练习题目 ▸
请续写下文关于红薯收获与晒制薯丝的回忆文段，从其最后一句之后接着写。

文档节选 ▸
· · ·

记得每年的8月,红薯收获的季节,全队劳动力都扛着锄头挑着箩筐,到地里把红薯挖出来,然后各家各户再到保管处统一按人口分配领回。领回来之后,大人们不顾白天劳累,连夜挑水洗净泥沙,再用手刨刨成片或细丝,统一放到薯篾上去晒干,经过一到二天的曝晒成干片后,用木桶或麻袋装起来。母亲每次煮饭前,总要端着一把大木勺,盛满薯丝,外加少量的大米放入锅内,薯丝煮熟后就像一条条银鱼,但餐餐吃,天天吃,吃多了薯丝便觉得反胃,无奈那个年代经常要挨饿,有了这点薯丝多少不会受饥饿的煎熬。倘若碰到几天下雨不停歇,晒在薯篾上的薯丝就会发酵烂掉,大人们就只好看着雨滴痛心地摇着脑袋。

· · ·

数据摘录 ▸
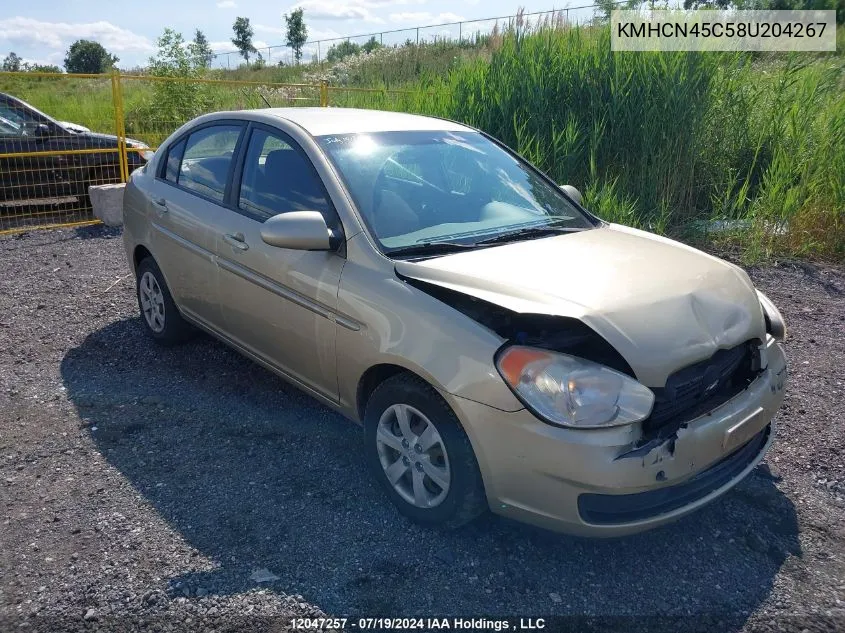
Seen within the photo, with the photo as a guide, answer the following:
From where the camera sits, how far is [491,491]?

· · ·

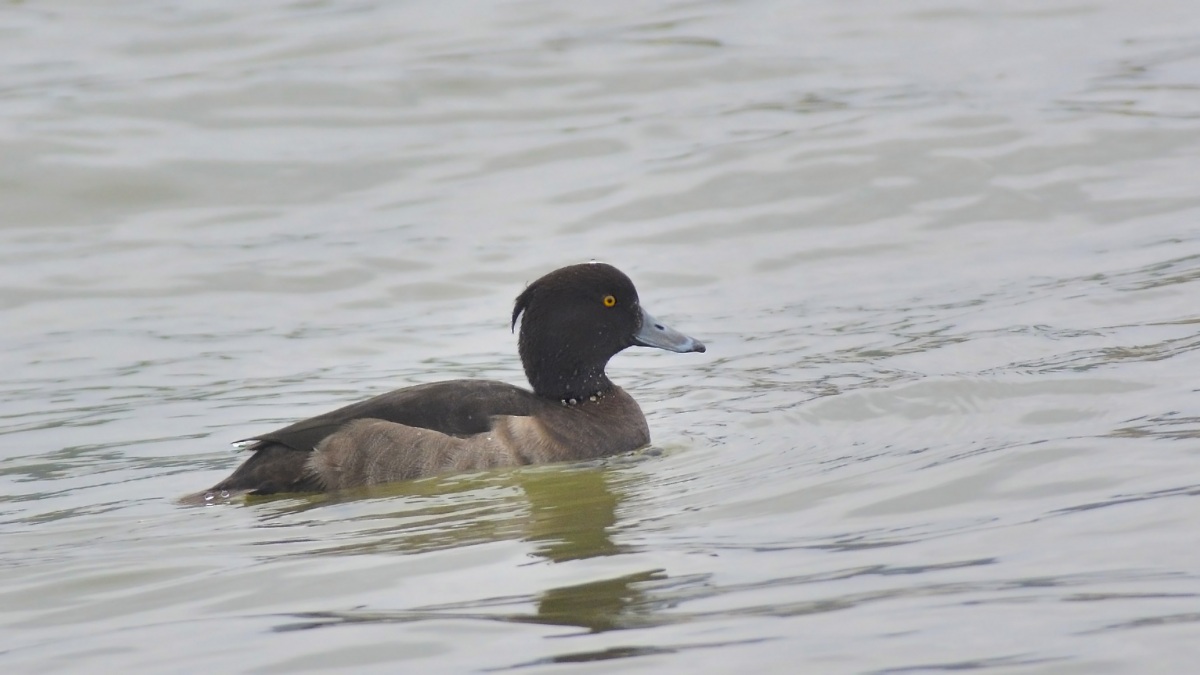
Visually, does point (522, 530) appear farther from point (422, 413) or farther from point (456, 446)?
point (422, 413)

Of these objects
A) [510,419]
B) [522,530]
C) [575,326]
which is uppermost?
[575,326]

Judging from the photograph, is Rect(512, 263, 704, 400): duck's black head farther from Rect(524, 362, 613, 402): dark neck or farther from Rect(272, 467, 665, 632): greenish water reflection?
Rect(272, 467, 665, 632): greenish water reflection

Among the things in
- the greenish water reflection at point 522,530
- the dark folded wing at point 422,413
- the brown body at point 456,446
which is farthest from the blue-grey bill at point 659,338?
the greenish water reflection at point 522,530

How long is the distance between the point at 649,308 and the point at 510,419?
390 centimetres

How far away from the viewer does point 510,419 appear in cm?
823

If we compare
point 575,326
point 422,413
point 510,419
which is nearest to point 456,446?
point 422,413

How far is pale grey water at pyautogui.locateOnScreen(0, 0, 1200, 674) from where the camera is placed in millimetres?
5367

· · ·

题目解答 ▸
邻居晏婶,有8人吃饭,为了多得一点红薯,在帮队里挖红薯时,趁人不备,把10只红薯掩埋在挖过的土地里,到了深夜再偷偷地挖回家。可不幸被晚间巡逻的队长发现!第二天早晨,队长就敲着锣把晏婶揪到大会上亮相,并让她跪在台上,晏婶红着脸、流着眼泪,进行了一番检讨。一位已在县城某单位当副局长的老乡与我是同窗,上小学三年级的时候,我俩去挖薯地里没有挖尽的红薯时,在地里俩人不约而同地发现一根拇指大小的红薯,为了这根小红薯,我们险些动起干戈来!
到了80年代,田地承包到户后,人们再不为饥饿发愁了。分田到户的头一年,父亲把红薯地侍候得好好的。有付出必有回报,这年,我家的红薯堆了一小房,且每只红薯粗壮肥大,以至我可以把红薯奢侈地放入灶膛里烤着吃。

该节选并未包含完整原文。